Lines of data:
[BEGIN]

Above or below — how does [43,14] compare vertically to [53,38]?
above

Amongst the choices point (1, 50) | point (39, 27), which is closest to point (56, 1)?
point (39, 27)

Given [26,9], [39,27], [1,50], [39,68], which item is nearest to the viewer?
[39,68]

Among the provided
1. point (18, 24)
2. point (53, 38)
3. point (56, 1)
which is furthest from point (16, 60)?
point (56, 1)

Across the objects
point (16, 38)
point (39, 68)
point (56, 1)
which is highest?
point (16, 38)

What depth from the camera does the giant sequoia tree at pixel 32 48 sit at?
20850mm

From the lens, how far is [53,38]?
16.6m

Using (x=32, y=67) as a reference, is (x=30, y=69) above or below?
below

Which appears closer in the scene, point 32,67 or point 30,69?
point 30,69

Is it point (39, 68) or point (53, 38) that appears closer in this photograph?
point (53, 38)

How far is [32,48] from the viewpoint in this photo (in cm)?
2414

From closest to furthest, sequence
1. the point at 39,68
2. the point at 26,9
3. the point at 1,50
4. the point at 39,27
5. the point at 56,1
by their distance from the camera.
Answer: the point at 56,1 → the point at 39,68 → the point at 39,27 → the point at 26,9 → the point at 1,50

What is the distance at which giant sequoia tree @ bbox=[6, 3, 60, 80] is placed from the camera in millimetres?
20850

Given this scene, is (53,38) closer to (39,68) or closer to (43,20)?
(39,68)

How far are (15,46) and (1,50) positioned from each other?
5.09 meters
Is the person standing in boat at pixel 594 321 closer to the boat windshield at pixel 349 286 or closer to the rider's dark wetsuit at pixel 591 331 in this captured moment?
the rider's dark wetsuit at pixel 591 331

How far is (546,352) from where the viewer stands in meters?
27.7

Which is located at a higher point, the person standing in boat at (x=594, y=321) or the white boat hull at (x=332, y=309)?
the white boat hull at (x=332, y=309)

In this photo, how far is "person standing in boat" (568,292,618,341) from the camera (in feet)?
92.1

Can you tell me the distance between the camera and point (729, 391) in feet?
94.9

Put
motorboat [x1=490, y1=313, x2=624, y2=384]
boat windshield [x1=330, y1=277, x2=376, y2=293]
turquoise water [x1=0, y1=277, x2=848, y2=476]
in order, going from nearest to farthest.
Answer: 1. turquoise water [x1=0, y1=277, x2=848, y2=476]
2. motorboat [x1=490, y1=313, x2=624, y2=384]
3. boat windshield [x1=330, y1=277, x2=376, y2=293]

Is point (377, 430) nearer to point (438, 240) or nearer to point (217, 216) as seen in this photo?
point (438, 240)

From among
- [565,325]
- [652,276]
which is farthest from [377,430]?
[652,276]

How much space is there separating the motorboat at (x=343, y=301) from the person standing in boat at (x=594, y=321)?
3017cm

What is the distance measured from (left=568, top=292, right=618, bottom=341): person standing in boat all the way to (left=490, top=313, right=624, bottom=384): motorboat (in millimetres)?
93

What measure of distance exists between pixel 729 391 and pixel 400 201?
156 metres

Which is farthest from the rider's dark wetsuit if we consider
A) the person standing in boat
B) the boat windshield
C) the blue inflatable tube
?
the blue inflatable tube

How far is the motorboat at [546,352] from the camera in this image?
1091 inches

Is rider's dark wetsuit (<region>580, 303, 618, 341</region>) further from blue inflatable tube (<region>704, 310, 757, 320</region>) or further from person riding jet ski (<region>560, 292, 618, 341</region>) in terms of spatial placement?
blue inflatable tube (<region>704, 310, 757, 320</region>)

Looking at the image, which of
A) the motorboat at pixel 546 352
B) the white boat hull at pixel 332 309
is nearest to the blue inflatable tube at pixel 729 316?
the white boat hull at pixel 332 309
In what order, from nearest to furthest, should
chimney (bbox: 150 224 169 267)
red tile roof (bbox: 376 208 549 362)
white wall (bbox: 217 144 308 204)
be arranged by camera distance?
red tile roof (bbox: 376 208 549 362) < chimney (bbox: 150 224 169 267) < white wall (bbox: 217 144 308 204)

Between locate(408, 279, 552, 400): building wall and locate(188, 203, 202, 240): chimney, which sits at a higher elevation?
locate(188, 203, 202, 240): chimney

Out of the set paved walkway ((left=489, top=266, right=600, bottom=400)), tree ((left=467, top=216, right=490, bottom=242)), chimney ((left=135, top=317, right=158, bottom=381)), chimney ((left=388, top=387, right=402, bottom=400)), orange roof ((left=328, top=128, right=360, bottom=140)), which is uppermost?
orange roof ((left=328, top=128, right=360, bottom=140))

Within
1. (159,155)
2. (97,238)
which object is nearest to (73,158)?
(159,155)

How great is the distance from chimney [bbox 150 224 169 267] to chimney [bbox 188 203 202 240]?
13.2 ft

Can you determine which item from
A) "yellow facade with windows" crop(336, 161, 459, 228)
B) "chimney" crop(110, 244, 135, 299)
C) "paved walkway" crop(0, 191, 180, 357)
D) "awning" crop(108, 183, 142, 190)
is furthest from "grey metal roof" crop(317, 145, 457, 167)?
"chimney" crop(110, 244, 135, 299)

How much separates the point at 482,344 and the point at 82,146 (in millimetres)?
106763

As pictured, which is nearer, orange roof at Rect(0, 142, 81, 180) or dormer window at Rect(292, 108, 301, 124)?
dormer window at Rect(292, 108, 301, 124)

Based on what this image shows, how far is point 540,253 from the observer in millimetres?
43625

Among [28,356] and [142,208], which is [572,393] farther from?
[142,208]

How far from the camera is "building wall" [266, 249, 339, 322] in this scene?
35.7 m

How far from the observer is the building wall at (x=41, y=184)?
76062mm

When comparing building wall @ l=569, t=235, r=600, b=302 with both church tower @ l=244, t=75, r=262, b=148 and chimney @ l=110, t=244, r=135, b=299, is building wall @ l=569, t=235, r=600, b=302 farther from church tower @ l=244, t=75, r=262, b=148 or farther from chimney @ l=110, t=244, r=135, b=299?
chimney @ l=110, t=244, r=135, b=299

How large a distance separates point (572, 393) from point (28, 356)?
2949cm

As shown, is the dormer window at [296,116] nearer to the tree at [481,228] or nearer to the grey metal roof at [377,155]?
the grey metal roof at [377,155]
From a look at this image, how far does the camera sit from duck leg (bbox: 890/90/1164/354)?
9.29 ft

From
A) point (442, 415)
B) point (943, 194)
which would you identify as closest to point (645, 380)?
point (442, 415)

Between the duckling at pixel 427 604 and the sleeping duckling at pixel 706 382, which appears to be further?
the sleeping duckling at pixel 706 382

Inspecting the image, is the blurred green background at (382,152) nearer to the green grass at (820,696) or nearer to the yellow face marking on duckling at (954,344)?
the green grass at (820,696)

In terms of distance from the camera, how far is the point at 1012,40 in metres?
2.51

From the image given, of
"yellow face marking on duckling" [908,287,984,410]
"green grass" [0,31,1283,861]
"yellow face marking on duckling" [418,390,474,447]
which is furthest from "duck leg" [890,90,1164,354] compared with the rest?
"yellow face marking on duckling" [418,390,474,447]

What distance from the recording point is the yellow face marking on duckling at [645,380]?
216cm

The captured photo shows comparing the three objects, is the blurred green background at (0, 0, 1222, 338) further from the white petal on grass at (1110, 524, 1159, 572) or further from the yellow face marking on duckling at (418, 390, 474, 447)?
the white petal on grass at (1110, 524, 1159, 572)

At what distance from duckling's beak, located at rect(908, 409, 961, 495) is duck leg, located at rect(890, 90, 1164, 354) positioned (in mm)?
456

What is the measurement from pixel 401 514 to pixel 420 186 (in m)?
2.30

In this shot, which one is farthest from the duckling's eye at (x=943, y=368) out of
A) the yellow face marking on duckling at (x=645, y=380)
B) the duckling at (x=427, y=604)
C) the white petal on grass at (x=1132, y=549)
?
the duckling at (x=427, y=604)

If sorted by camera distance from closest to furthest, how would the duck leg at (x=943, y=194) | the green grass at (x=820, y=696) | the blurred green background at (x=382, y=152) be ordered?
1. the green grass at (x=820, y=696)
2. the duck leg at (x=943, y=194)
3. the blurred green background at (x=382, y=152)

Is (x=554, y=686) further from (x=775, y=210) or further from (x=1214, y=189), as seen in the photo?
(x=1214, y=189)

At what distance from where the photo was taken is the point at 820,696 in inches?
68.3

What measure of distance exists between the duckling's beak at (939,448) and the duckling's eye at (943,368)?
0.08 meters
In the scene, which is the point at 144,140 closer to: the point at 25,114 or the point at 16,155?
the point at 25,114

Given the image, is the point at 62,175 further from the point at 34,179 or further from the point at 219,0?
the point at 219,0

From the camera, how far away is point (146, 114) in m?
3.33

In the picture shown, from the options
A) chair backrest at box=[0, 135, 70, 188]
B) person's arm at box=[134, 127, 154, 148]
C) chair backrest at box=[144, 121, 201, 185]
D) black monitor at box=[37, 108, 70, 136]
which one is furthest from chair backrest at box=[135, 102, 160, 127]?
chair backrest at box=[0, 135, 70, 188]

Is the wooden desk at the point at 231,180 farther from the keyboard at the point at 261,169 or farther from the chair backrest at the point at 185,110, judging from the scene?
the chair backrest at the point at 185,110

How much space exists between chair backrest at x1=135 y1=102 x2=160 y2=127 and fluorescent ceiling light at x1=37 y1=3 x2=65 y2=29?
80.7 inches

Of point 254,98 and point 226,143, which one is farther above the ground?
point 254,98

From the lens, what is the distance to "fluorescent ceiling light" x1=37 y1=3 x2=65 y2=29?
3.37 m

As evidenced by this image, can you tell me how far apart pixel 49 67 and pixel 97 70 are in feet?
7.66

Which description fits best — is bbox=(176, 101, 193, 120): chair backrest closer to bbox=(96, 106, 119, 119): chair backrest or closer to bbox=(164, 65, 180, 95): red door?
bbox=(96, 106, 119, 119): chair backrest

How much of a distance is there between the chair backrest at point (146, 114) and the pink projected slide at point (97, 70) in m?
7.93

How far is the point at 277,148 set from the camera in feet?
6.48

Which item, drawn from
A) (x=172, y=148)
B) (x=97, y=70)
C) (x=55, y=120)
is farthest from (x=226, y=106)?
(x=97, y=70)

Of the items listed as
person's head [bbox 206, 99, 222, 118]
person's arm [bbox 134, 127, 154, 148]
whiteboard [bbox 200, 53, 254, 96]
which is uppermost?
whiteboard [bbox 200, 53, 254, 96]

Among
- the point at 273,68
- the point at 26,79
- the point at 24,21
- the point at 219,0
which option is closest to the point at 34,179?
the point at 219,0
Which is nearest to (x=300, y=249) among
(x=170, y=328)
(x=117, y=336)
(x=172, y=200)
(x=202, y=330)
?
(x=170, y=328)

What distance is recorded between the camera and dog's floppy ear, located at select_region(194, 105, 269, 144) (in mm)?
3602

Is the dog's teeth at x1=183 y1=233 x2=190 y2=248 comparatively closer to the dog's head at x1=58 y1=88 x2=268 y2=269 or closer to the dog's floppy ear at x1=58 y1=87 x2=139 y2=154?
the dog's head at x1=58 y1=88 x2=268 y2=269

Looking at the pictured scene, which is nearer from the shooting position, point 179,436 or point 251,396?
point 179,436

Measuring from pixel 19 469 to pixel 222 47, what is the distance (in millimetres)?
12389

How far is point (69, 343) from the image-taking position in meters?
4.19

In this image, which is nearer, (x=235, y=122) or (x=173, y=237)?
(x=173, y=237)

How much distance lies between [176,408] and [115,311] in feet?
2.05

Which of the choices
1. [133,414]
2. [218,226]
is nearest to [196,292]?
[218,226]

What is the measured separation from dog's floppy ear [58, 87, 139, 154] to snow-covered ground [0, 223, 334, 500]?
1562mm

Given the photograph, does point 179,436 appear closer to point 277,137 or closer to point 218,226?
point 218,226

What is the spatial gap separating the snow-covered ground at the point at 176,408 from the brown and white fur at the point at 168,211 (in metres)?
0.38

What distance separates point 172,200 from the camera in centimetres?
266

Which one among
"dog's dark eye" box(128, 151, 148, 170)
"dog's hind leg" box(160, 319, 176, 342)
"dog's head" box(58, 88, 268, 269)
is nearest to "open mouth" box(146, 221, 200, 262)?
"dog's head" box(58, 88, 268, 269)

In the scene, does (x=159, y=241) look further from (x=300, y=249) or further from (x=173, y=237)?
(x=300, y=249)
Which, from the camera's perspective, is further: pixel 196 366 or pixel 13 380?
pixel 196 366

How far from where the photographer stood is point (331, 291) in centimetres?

[END]

Given task:
Extract verbatim the lines of data from the one containing "What is the measured" through the last line, inclusive.

Task solution:
What is the measured separation from dog's floppy ear [58, 87, 139, 154] to snow-covered ground [0, 223, 334, 500]?
1562mm

Given the photograph, does point 179,436 appear closer to point 277,137 or closer to point 218,226?
point 218,226

What is the spatial gap separating the snow-covered ground at the point at 176,408 from the brown and white fur at the point at 168,211 (in metres)?
0.38

What distance separates point 172,200 from the camera in centimetres?
266

Which one among
"dog's dark eye" box(128, 151, 148, 170)
"dog's hind leg" box(160, 319, 176, 342)
"dog's head" box(58, 88, 268, 269)
is nearest to "open mouth" box(146, 221, 200, 262)?
"dog's head" box(58, 88, 268, 269)

In the scene, does (x=159, y=241) look further from (x=300, y=249) or further from (x=173, y=237)?
(x=300, y=249)
Which, from the camera's perspective, is further: pixel 196 366 or pixel 13 380?
pixel 196 366

How far from where the photographer stood is point (331, 291) in centimetres?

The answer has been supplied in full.